Iran : Poésie / image

Retour au numéro: 

C'est une série de portraits de femmes, le visage voilé. Elles sont assises dans le noir d’une salle de cinéma et assistent à une projection dont les images demeurent, pour nous, inaccessibles. La photographe Gelareh Kiazand a réalisé et composé cette galerie de portraits lors du tournage du film Shirin (2008) du cinéaste iranien Abbas Kiarostami, une série audacieuse issue d’un choix en apparence paradoxal : ce qui est donné à voir dans ce film, c’est non pas l’histoire racontée, celle portée par le film projeté en salle, mais le public qui y assiste. Ce même public est représenté par le cliché de Kiazand. De fait, dans son film, Kiarostami garde l’essentiel de la narration hors champ, exception faite de la bande sonore et des sous-titres. Ce sont ces éléments qui nous transmettent quelques informations au sujet de ce film invisible, auquel nous assistons seulement à travers les yeux de ceux et de celles qui le regardent. Il s’agit de la version cinématographique de l’histoire tragique et célèbre de Khosrow et Shirin, issue du poème de Nezâmi Gandjavi (1140-1210), et déjà décrite par l’épopée Shâhnâmeh (Le livre des rois) du poète iranien Ferdowsî. Je n’entrerai ici ni dans l’analyse de ce film, dont les implications sont multiples, ni dans le dévoilement du dispositif du tournage qui, comme souvent au cinéma, réserve des surprises.

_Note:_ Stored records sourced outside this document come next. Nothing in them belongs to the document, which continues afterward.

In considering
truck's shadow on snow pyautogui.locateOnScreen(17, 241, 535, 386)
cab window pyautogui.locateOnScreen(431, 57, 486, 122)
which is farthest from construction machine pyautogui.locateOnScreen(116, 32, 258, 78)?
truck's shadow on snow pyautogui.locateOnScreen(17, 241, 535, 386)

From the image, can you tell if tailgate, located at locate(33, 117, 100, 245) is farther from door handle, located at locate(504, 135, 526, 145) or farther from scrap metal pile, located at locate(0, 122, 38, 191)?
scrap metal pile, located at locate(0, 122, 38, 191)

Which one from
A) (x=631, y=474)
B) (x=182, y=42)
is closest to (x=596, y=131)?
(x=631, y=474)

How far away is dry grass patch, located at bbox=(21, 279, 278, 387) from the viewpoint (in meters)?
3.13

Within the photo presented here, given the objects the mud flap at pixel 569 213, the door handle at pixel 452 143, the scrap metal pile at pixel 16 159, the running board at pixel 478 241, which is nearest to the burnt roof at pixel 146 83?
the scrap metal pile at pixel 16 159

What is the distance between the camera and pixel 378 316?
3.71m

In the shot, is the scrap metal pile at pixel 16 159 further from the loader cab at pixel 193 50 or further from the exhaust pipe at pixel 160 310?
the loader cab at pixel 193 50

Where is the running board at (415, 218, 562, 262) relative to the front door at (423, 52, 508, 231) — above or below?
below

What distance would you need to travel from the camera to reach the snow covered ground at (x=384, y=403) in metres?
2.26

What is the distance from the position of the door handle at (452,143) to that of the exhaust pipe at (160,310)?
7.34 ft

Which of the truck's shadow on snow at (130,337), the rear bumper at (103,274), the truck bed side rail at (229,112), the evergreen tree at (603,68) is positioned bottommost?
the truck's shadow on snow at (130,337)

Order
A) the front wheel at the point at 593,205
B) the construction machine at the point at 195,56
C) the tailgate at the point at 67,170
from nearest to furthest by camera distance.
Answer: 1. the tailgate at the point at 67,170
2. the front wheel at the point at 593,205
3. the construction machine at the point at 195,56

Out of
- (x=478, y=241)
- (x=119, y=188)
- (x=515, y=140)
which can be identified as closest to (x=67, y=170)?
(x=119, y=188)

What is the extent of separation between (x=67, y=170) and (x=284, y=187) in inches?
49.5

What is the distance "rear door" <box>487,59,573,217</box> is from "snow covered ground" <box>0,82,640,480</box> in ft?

Si j’évoque cette photographie de Kiazand, représentant les visages des protagonistes du film de Kiarostami, c’est qu’il me semble, par ses multiples couches, c’est-à-dire les renvois au film Shirin, aux textes poétiques et à leur médiation à travers le temps et les médias, évoquer les objets d’étude présentés dans ce dossier ainsi que les liens aussi riches que complexes qui les nouent.

À l’origine de ce cliché, comme de ce dossier, se trouve la poésie persane. Au-delà du cas précis de l’image mentionnée plus haut, pour aborder la poésie, il faut considérer de manière générale un corpus monumental de textes qui couvrent un spectre large et étendu dans le temps, allant des auteurs considérés comme des classiques de la littérature et ayant vécu entre le xe et le xive siècle (Ferdowsî, Khayyâm, Rûmî, ‘Attar, Sa’dî, Hâfez) aux plus contemporains (Forough Farrokhzad, Sohrab Sepehri, pour ne nommer que ceux-ci), jusqu’aux recueils de poèmes du cinéaste Abbas Kiarostami. Que le rapport avec cette tradition littéraire définisse l’âme persane et que celle-ci, tel que soutenu par Shayagan, soit de nature poétique, est l’un des éléments dont discutent les collaborateurs et les collaboratrices de ce dossier. En effet, si Leili Anvar souligne l’importance de se tourner vers la littérature pour y chercher l’essentiel de la culture persane, Khalsi et Manoukian, en revanche, nous mettent en garde contre les raccourcis ou les stéréotypes auxquels cette thèse pourrait donner lieu. Il reste, néanmoins, que cette tradition littéraire a largement contribué à façonner un imaginaire et une sensibilité esthétique spécifiques. Qui plus est, elle a été l’objet d’un réseau de transmission à travers différentes voies médiatiques (qu’elles soient écrites, orales ou visuelles), qui lui a permis de traverser les époques et d’acquérir de multiples formes. Le film de Kiarostami auquel se réfère le cliché de Kiazand n’est, à ce propos, qu’un des nombreux exemples de cette transmission.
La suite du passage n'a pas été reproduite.